You ask for it....I'll find it or write it...
I will be posting a complete watercooling guide soon.
I hope this helps you A64 guys out there.
------------------------------------------------------------------------------------------------------------------------
Intro to A64 Architecture
Traditionally, a Northbridge exists between the memory bus and the CPU. The rate at which data is transferred between the memory and CPU is known as the front side bus. However, the Athlon64’s memory controller is on-die, and as such, has no Northbridge, nor a front side bus. The Athlon64’s have two independent buses; one between the memory and the on-die controller, and another bus that communicates with the other system devices- the HyperTransport bus. The CPU’s clock speed is determined by the HyperTransport speed multiplied by a clock multiplier, which is why it’s often suggested to view the HyperTransport bus as if it were the front side bus. However, this is about where the similarities between the two diverge. Traditionally, the memory speed is derived off of the front side bus, and can be manipulated by FSB/memory ratios. In contrast, in the A64, memory speed is derived off of the CPU speed in CPU/memory ratios. This is why it’s rather inaccurate to say that the memory is ever running “synchronously.” The memory is always running asynchronously with respect to the CPU speed, off of which it’s derived. How fast it’s running with respect to the HyperTransport bus does not matter at all. There is no latency hit in running the memory slower than the HyperTransport bus. The HyperTransport bus’ effective speed is determined by an LDT(Lighting data transport) multiplier. While the front side bus could’ve been traditionally double or quad-pumped, the HyperTransport’s effective data rate can be anywhere from 1x to 5x it’s speed on the CPU.
Core variants
Clawhammer- Come in both 512k and 1024k cache variants. Have a 64-bit wide, single channel DDR SDRAM controller. They come in speeds ranging from 1.6GHz to 2.4GHz, with PR ratings ranging from 2800+ to 3700+. There are two revisions of the A64. The first is the C0, which came in both 512k and 1024k flavors. The newer revision, the CG, comes only in the 1024k variety. The last letter in the OPN code indicates it’s revision; AP for C0’s, and AR for CG’s. Both desktop and mobile parts are available on this core. Desktops and desktop replacement mobiles have a default voltage of 1.5v, and an approximate heat output of 81.9W. Mobiles have a default voltage of 1.4v, and approximate heat output of 62W.
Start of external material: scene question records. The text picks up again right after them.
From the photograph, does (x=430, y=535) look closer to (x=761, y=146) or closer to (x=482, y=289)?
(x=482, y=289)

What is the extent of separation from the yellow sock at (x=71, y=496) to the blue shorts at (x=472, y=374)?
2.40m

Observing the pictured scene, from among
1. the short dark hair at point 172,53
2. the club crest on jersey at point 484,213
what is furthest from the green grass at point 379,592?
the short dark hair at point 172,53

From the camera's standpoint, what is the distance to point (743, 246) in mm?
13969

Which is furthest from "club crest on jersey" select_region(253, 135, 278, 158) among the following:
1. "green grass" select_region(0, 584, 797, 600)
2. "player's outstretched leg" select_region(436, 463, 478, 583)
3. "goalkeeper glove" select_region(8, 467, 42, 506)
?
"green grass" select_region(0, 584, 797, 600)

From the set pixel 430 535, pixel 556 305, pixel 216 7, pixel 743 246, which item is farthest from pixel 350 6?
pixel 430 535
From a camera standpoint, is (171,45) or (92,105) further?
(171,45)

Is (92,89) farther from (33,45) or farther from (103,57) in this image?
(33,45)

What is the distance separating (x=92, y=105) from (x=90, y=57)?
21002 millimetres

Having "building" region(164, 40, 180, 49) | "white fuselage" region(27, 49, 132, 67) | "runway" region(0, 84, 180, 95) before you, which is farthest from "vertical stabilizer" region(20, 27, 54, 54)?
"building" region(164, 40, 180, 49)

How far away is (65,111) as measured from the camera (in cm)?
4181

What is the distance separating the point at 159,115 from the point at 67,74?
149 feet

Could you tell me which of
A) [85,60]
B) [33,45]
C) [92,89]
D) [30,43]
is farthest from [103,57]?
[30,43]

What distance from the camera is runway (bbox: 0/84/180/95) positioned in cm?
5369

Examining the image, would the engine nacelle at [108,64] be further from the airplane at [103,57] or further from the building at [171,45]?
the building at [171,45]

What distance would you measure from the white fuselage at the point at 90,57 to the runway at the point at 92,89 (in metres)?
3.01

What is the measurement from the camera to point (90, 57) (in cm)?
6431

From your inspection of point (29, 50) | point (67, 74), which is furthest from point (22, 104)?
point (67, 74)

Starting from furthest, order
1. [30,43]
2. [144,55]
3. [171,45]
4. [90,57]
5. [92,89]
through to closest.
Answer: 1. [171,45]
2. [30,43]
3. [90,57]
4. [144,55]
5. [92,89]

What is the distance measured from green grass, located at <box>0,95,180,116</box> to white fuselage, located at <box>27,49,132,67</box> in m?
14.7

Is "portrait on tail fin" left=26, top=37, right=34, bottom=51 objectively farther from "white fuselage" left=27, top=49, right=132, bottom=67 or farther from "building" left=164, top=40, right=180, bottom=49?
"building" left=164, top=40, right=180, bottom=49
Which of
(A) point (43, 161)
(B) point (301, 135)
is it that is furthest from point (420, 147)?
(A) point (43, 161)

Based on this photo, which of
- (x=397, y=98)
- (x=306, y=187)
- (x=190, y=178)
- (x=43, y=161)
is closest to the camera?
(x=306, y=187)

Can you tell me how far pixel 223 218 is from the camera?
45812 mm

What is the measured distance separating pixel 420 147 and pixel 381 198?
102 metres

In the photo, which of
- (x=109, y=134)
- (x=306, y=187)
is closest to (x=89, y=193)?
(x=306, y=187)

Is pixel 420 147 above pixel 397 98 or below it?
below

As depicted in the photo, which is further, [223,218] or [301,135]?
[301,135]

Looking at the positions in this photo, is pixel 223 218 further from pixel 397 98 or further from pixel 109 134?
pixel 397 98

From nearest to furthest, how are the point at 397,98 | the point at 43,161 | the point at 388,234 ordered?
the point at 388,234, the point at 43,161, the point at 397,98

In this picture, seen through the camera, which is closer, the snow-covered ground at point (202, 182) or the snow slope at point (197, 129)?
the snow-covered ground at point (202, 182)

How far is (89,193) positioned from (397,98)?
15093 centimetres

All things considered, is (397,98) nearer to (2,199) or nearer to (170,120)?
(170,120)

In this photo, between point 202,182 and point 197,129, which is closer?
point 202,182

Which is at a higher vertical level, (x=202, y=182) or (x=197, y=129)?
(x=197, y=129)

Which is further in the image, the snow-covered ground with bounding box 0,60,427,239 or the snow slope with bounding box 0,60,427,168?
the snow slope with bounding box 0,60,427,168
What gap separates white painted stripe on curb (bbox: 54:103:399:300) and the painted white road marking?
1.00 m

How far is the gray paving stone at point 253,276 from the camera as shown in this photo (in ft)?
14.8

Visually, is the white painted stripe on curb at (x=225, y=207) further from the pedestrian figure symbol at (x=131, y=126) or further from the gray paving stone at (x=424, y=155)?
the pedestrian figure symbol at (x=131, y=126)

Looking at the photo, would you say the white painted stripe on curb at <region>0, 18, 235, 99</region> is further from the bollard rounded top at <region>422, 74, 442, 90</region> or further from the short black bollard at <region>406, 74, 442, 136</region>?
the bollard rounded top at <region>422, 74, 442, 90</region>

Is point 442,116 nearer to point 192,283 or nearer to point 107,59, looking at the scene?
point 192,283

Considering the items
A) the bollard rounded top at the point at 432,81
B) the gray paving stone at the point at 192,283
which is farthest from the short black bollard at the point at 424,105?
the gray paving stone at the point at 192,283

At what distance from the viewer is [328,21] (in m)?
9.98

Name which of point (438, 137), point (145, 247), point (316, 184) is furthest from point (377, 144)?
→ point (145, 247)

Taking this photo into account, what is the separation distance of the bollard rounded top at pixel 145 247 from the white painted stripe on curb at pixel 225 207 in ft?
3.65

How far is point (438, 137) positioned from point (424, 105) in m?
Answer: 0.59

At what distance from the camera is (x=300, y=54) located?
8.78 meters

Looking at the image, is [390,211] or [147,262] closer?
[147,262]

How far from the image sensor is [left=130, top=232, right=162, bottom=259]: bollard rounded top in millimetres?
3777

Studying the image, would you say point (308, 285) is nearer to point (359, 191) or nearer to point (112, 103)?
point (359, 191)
Newcastle (754) - These are all 512k parts, and are about identical to the Clawhammers in every other respect. There are no C0 Newcastles. All Newcastles currently are CG’s, as denoted by their OPN code of AX. These range in speeds from 1.6GHz to 2.4GHz, PR ratings from 2700+ to 3200+. The mobiles have a default core voltage of only 1.2v, and heat output of only 35W.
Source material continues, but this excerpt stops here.